Previsões da entidade que representa a indústria de Eletroeletrônicos para o primeiro semestre de 2025 apontam uma redução de 1% em relação ao mesmo período de 2024, devido à deterioração das condições gerais de crédito, aumento da inflação e instabilidade econômica.

De acordo com a Associação Nacional de Fabricantes de Produtos Eletroeletrônicos, houve uma diminuição nas vendas de produtos das Linhas Marrom, Branca e Portátil, com os portáteis apresentando uma queda de 6% e representando 66% das vendas do setor, incluindo itens como fritadeiras, ventiladores e aspiradores de pó. Já os aparelhos de ar-condicionado e a Linha TIC (lâmpadas inteligentes, monitores, etc.) registraram um discreto aumento, na ordem de 1%.
Em nota divulgada, a entidade Eletros declarou que “fatores combinados restringem e encarecem o crédito, pressionam o orçamento das famílias e geram insegurança, levando o consumidor a priorizar despesas essenciais, como gastos com alimentos e medicamentos, e a adiar compras de bens duráveis, como os eletroeletrônicos. Embora o setor tenha demonstrado resiliência e tenha alcançado avanços recentes, a confiança do consumidor permanece sensível ao contexto macroeconômico”. A análise do setor não ignora o aumento expressivo em 2024, que apresentou os melhores resultados em uma década, mas que foi impactado pela alta das importações de equipamentos de menor valor, especificamente na Linha Portátil, para a qual se espera uma queda de 4% em 2025 em relação a 2024.
O setor deposita suas expectativas deste ano nos resultados do setor de ar-condicionado, que vem registrando crescente demanda desde 2021. A nota alerta para uma dificuldade na manutenção do volume de vendas neste setor, devido a dificuldades prolongadas no abastecimento de compressores produzidos no Brasil. “A produção está concentrada em um único fornecedor nacional, cuja capacidade é insuficiente para atender à demanda crescente.
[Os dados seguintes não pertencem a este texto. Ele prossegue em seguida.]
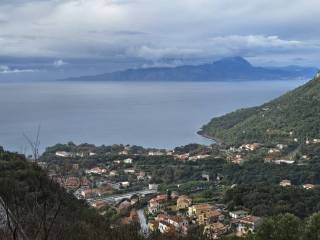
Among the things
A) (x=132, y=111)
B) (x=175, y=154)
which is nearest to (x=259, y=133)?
(x=175, y=154)

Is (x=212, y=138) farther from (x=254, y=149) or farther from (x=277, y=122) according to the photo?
(x=254, y=149)

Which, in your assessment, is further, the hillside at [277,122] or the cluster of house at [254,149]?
the hillside at [277,122]

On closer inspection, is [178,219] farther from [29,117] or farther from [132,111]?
[132,111]

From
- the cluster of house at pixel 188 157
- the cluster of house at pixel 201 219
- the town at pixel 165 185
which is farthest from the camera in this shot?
the cluster of house at pixel 188 157

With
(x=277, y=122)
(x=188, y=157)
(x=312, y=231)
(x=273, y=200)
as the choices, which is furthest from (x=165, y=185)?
(x=277, y=122)

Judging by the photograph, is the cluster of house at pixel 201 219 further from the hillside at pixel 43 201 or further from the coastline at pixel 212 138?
the coastline at pixel 212 138

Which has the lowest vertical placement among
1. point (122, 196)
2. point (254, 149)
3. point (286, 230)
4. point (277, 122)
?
point (122, 196)

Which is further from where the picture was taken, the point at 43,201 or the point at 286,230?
the point at 286,230

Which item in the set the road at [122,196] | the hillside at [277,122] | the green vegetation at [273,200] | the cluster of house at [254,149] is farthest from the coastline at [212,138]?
the green vegetation at [273,200]
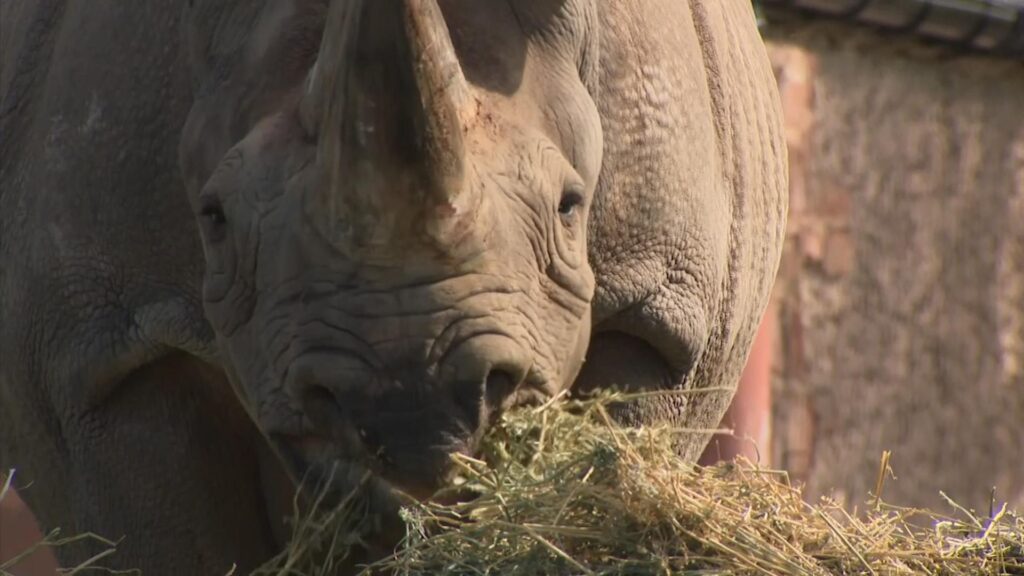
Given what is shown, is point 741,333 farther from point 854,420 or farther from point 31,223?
point 854,420

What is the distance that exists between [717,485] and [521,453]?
1.03ft

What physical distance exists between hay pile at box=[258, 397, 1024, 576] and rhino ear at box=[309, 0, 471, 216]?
0.46 meters

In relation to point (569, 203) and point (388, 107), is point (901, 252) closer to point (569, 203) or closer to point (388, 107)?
point (569, 203)

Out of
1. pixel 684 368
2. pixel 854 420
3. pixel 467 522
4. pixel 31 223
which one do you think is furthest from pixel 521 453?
pixel 854 420

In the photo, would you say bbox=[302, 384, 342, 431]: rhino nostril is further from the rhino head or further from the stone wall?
the stone wall

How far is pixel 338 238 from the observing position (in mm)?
3789

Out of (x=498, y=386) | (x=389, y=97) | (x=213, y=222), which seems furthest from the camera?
(x=213, y=222)

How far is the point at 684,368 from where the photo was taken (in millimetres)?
4711

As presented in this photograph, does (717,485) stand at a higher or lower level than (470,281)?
lower

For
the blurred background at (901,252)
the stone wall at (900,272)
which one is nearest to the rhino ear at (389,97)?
the blurred background at (901,252)

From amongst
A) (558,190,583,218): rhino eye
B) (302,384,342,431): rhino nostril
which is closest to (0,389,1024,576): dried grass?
(302,384,342,431): rhino nostril

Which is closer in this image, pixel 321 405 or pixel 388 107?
pixel 388 107

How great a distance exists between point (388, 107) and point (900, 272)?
667 centimetres

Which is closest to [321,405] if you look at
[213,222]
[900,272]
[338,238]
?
[338,238]
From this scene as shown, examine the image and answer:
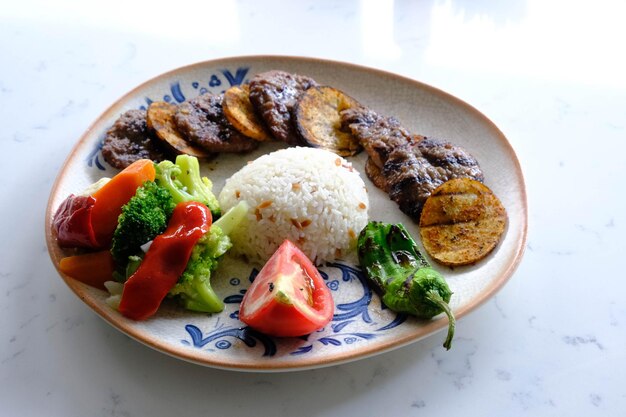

Esse desequilíbrio tem provocado insegurança e forçado as indústrias do bem final a limitarem sua produção”. O setor defende a possibilidade de adquirir compressores de fornecedores externos, flexibilizando regras em vigor para manutenção de benefícios fiscais.
“Há meses o setor de ar-condicionado sofre com a escassez de compressores nacionais, um insumo essencial hoje concentrado em um único fornecedor. A política industrial imposta pelo governo federal exige compra local, mas a produção não atende à demanda. Isso limita a indústria, prejudica o consumidor e compromete o acesso da população ao conforto térmico. É urgente revisar essa regra.” afirma Jorge Nascimento, presidente da Eletros.
Segundo semestre deve apresentar recuperação
A associação considera que o segundo semestre será marcado por uma recuperação gradual em alguns segmentos, impulsionada por sazonalidades como a Black Friday e o Natal. “No entanto, se considerarmos a manutenção dos juros em patamares recordes, a volatilidade cambial, a insegurança econômica, as vendas continuarão caindo. A Eletros projeta que as empresas seguirão focadas em otimizar estoques, ampliar a eficiência produtiva e ajustar prazos de negociação com fornecedores e varejo, buscando equilíbrio entre oferta, demanda e custos, caso se mantenha o contexto de ambiente econômico incerto”, conclui a nota.